- Born: 26 June 1929 Memphis, Tennessee, U.S.
- Died: 24 March 1996 (aged 66) Pinehurst, North Carolina, U.S.
- Buried: West Point Cemetery
- Allegiance: United States of America
- Branch: United States Army
- Service years: 1951–1985
- Rank: Lieutenant general
- Commands: Fifth United States Army 1st Infantry Division
- Conflicts: Korean War Vietnam War
- Awards: Distinguished Service Medal Silver Star Legion of Merit Distinguished Flying Cross

= Edward A. Partain =

United States Army general

Lieutenant general Edward Allen Partain (23 June 1929 – 24 March 1996) was a United States Army officer who served in the Korean War and the Vietnam War.

==Military career==
He graduated from the United States Military Academy (West Point) in 1951.

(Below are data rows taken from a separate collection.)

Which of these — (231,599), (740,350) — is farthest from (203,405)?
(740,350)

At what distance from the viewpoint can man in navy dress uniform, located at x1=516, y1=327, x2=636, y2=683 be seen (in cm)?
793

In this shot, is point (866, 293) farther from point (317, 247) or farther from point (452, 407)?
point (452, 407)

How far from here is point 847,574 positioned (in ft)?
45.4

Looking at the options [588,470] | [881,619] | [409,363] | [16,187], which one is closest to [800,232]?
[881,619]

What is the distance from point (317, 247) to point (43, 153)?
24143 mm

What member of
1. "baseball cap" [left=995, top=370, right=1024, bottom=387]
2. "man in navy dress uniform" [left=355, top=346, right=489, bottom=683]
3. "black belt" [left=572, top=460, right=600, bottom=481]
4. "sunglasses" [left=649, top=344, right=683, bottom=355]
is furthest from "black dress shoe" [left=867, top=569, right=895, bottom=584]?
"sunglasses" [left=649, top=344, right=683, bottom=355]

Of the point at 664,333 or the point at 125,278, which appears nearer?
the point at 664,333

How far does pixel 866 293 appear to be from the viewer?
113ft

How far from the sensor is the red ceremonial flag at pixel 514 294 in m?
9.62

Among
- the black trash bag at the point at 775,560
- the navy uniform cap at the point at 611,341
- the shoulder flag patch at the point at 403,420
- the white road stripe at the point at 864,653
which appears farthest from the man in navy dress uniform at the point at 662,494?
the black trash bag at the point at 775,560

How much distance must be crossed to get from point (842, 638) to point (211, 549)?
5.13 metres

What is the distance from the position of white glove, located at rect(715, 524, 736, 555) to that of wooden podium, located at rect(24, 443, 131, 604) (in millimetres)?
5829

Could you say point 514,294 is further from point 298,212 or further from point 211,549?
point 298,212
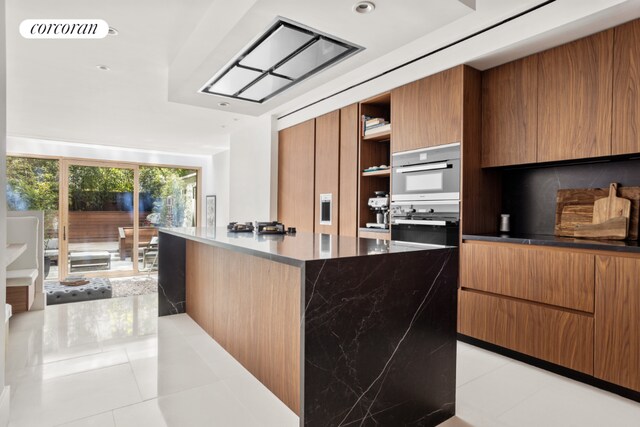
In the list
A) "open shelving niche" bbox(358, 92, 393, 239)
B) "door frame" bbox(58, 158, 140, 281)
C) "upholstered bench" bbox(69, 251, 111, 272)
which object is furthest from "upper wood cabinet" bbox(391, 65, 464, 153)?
"upholstered bench" bbox(69, 251, 111, 272)

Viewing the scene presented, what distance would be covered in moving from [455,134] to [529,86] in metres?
0.61

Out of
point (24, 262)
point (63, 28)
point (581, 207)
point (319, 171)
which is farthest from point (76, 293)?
point (581, 207)

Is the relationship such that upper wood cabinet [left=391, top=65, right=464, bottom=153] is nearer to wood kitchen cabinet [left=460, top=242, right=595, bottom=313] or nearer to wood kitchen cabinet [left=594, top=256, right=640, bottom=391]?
wood kitchen cabinet [left=460, top=242, right=595, bottom=313]

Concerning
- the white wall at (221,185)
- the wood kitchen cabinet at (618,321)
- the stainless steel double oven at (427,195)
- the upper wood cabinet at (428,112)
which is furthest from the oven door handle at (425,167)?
the white wall at (221,185)

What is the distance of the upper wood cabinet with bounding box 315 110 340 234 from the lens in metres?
4.25

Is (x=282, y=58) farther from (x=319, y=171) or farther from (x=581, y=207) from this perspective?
(x=581, y=207)

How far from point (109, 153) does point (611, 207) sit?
8283 mm

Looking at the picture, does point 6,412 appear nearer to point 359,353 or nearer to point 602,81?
Answer: point 359,353

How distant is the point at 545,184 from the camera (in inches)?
114

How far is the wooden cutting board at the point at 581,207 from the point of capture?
2357mm

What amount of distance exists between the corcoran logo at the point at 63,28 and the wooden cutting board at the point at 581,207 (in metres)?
3.76

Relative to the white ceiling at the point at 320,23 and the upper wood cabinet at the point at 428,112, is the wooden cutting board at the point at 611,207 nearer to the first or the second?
the upper wood cabinet at the point at 428,112

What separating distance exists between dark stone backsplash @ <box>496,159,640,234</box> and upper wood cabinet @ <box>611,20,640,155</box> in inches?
11.6

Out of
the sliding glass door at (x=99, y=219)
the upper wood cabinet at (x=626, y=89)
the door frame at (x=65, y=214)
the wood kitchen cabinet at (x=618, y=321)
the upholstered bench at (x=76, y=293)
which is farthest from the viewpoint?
the sliding glass door at (x=99, y=219)
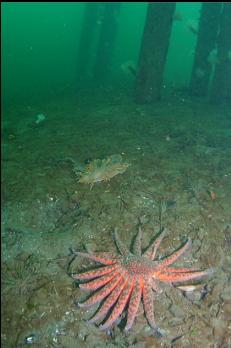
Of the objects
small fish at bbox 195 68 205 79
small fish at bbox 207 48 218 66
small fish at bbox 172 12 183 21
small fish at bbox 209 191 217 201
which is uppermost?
small fish at bbox 172 12 183 21

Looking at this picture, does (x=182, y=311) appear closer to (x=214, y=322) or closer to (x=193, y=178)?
(x=214, y=322)

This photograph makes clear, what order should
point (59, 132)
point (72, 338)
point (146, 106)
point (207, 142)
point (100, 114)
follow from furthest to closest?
point (146, 106), point (100, 114), point (59, 132), point (207, 142), point (72, 338)

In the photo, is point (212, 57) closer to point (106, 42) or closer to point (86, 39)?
point (106, 42)

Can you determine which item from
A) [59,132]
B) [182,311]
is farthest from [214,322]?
[59,132]

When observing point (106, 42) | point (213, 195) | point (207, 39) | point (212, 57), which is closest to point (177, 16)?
point (207, 39)

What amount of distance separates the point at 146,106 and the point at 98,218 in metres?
7.11

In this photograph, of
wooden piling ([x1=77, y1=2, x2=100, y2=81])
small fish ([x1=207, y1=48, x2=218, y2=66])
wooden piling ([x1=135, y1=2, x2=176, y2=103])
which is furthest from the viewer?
wooden piling ([x1=77, y1=2, x2=100, y2=81])

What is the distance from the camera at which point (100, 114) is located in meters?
11.2

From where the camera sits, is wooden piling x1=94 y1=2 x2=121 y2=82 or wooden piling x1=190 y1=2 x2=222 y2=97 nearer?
wooden piling x1=190 y1=2 x2=222 y2=97

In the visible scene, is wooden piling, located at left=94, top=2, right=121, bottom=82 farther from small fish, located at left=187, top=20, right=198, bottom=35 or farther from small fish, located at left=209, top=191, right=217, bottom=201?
small fish, located at left=209, top=191, right=217, bottom=201

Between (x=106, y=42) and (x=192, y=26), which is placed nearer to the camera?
(x=192, y=26)

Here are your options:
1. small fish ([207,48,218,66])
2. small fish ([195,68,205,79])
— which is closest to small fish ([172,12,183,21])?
small fish ([207,48,218,66])

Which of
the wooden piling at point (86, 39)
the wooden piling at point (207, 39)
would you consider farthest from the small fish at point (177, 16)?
the wooden piling at point (86, 39)

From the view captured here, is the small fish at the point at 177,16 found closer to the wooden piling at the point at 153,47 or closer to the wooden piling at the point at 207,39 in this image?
the wooden piling at the point at 153,47
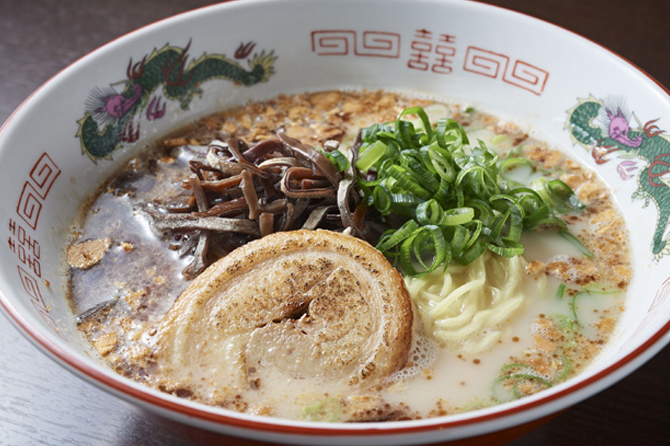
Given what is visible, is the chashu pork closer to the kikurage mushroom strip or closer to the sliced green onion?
the kikurage mushroom strip

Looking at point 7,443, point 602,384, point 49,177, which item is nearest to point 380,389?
point 602,384

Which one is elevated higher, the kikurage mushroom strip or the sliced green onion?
the sliced green onion

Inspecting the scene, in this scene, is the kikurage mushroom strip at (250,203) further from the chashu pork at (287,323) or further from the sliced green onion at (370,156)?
the chashu pork at (287,323)

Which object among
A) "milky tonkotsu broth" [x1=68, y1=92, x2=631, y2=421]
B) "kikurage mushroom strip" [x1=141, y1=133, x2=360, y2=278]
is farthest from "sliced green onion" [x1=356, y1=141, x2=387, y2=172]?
"milky tonkotsu broth" [x1=68, y1=92, x2=631, y2=421]

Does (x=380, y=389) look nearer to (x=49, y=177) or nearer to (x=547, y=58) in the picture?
(x=49, y=177)

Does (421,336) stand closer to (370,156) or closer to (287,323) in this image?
(287,323)
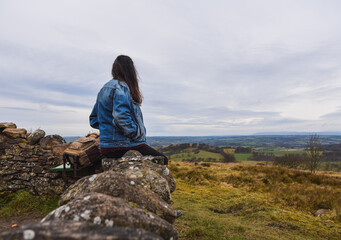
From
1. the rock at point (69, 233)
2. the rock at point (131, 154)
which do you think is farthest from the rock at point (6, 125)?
the rock at point (69, 233)

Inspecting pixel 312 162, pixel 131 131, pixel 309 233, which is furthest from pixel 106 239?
pixel 312 162

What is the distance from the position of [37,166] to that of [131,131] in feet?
20.1

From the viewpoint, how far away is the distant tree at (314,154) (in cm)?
2856

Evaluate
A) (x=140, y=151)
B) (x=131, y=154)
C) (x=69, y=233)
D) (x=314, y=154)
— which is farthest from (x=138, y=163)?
(x=314, y=154)

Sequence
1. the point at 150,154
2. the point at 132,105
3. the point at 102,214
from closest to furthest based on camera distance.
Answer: the point at 102,214
the point at 132,105
the point at 150,154

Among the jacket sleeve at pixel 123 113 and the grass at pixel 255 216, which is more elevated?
the jacket sleeve at pixel 123 113

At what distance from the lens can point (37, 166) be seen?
7930 mm

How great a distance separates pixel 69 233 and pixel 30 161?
8.10 meters

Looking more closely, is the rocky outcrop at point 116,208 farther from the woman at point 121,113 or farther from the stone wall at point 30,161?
the stone wall at point 30,161

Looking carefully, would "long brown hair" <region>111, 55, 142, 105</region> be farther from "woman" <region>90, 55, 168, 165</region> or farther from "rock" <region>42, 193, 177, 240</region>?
"rock" <region>42, 193, 177, 240</region>

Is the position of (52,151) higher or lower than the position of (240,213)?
higher

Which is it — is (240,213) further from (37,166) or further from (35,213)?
(37,166)

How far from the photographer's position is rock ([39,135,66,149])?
8.13 meters

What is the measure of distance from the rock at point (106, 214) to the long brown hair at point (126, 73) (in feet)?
8.79
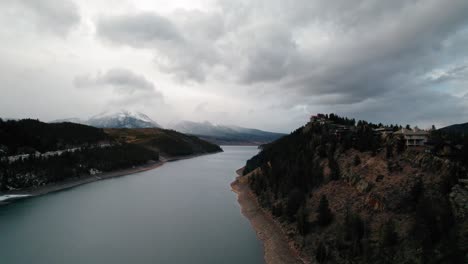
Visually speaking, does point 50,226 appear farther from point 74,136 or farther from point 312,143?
point 74,136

In 1964 he assisted Colonel Clyde Russell in establishing Military Assistance Command, Vietnam – Studies and Observations Group.

In June 1967 he served as commander of the 2nd Battalion, 503rd Infantry Regiment, part of the 173rd Airborne Brigade during the Vietnam War and participated in the Battle of the Slopes.

He served as commanding general of the 1st Infantry Division from July 1980 to December 1982.

He served as commanding general, Fifth United States Army from January 1983 until his retirement from the Army in January 1985.